Repare: a maioria dos nossos medos não encontra sustentação na realidade, só na imaginação. Os antigos filósofos gregos nos alertavam que sofremos bem mais pelas coisas que não acontecem, ao invés de direcionar a capacidade e inteligência tentando combater o que de fato nos impede de viver bem. Até as pessoas mais equipadas emocionalmente se entregam a essa armadilha. Somos seres atrelados ao devaneio e mesmo quando a razão nos diz serem certos temores da ordem do improvável, gastamos preciosas horas alimentando-os com uma angústia estéril. Dar-se conta desse desperdício, da incapacidade em organizar a existência a partir das ofertas do momento, acaba nos alijando de muitas instâncias felizes.
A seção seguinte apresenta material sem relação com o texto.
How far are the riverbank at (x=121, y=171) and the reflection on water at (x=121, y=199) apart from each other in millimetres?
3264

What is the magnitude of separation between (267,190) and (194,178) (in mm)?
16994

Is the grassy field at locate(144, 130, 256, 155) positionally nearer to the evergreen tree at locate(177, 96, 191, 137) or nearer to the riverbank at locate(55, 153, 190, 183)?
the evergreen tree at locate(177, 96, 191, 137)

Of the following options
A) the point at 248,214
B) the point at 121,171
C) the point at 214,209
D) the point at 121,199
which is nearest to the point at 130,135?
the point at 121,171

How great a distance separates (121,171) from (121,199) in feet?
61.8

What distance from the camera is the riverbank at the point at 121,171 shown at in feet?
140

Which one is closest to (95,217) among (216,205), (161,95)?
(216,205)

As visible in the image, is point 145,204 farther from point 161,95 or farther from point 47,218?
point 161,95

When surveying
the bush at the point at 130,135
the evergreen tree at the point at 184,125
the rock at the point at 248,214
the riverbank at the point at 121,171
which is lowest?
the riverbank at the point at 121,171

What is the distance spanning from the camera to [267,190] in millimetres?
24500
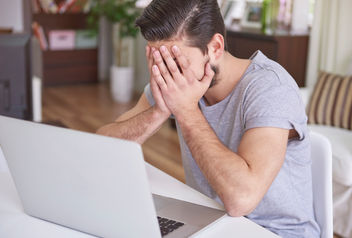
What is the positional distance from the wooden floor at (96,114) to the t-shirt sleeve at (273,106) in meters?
1.88

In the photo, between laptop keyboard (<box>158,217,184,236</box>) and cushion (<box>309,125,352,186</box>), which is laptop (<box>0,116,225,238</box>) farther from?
cushion (<box>309,125,352,186</box>)

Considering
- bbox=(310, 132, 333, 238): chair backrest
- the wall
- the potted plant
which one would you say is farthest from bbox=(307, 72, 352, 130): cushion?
the potted plant

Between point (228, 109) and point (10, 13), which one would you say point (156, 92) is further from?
point (10, 13)

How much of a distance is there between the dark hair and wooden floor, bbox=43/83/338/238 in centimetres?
186

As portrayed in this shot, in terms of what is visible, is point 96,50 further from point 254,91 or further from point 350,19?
point 254,91

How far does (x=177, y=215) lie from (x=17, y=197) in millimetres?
411

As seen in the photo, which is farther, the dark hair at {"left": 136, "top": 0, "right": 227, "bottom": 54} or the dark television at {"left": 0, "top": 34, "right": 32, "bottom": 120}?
the dark television at {"left": 0, "top": 34, "right": 32, "bottom": 120}

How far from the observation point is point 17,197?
1.22m

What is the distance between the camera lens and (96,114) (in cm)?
448

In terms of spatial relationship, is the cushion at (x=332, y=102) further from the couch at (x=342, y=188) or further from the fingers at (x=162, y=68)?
the fingers at (x=162, y=68)

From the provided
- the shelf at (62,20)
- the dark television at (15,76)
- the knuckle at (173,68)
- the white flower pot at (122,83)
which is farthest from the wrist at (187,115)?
the shelf at (62,20)

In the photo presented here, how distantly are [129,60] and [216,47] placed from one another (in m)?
4.06

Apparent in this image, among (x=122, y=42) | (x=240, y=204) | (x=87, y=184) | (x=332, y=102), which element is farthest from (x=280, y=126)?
(x=122, y=42)

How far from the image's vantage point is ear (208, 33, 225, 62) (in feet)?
4.27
No outro extremo, ancorando a capacidade de estar colado no presente, está a chave para abrir a porta rumo a uma consciência mais plena. Isso parece estar no centro de quase todas as religiões. O tempo de cada um aqui é curto, mas suficientemente longo para extrair dele valiosas lições para chegarmos à maturidade um pouco menos tolos. E fazer isso pelo simples prazer de estarmos nos moldando como seres humanos melhores, não necessariamente para investir numa possível eternidade.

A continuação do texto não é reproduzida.